Pairwise comparison with Bradley-Terry ranking handles this well. You run both configurations against the same task set, compare their scores dimension by dimension, and compute a ranking with confidence intervals. The confidence interval matters: a configuration that's 2% better on average with wide confidence intervals isn't meaningfully better. You need enough signal to distinguish real improvement from noise.

This is where most teams get stuck. They compare two prompts on five examples, eyeball the results, and ship whichever "looked better." That's not evaluation; that's hope. Proper comparison requires enough task coverage to be statistically meaningful, and the framework needs to tell you when your sample size isn't large enough to draw conclusions.

Specialized evaluation domains

Generic evaluation dimensions cover the common case, but some agent capabilities require purpose-built evaluation:

Memory. Agents that persist state across interactions need to be evaluated on retrieval precision, temporal reasoning (does it understand that newer information supersedes older?), selective forgetting (does it expire irrelevant context?), and poisoning resistance (does it reject injected false memories?). These signals don't exist in a generic framework. You have to build them.

Context management. Agents operating under context budget constraints need evaluation on allocation efficiency, compression quality (when summarizing to fit, do they preserve what matters?), and source prioritization. This is increasingly important as agents chain longer workflows and context windows fill up.
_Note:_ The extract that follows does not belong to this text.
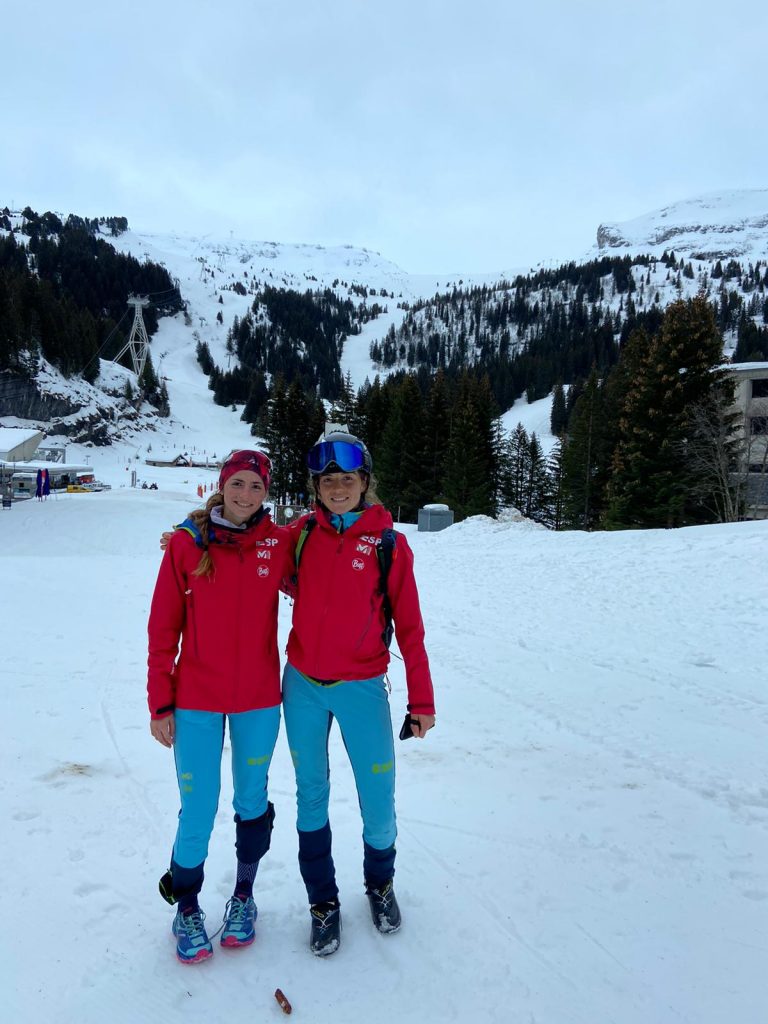 Ana Alonso y María Ordóñez afrontan desde mañana una nueva cita con la Copa del Mundo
Multi-agent coordination. Systems where multiple agents collaborate need evaluation on handoff quality, parallelism efficiency, message overhead (how much coordination chatter relative to useful work?), and consensus convergence. Each domain has its own data model, signals, and scoring logic, but they all feed into the same four dimensions.

Making evaluation iterative

The real value of an evaluation framework isn't the scores. It's the iteration loop: change something, measure whether it helped, decide whether to keep the change. This only works if evaluation is cheap enough to run frequently and comprehensive enough to catch regressions.

Task coverage matters. If your evaluation suite only tests the happy path, you won't catch the regression that breaks edge cases. Coverage analysis should identify which capabilities are well-tested and which have gaps, then generate new tasks to fill them. Mutation-based task generation (take an existing task, increase difficulty, change domain, add constraints, introduce adversarial elements) can expand coverage systematically without requiring manual task authoring for every case.

Regression detection matters. When you run evaluation daily across evolving configurations, you need automated alerts when a dimension score drops. Not just "it went down" but "it went down more than normal variance, and here's which signals degraded." This turns evaluation from a one-off comparison into continuous quality monitoring.

What we ship

Our evaluation framework, agent-eval, implements all of this: four dimensions with extensible signal sets, rubric and LLM-as-judge scoring, Bradley-Terry configuration ranking, specialized modules for memory and coordination evaluation, mutation-based task generation, and regression detection. It's open source because evaluation methodology shouldn't be proprietary. The value is in how you apply it to your specific system, not in the scoring machinery itself.

If you're building agent systems and don't have evaluation infrastructure yet, that's the first thing to fix. Everything else gets easier once you can measure whether your changes are improvements.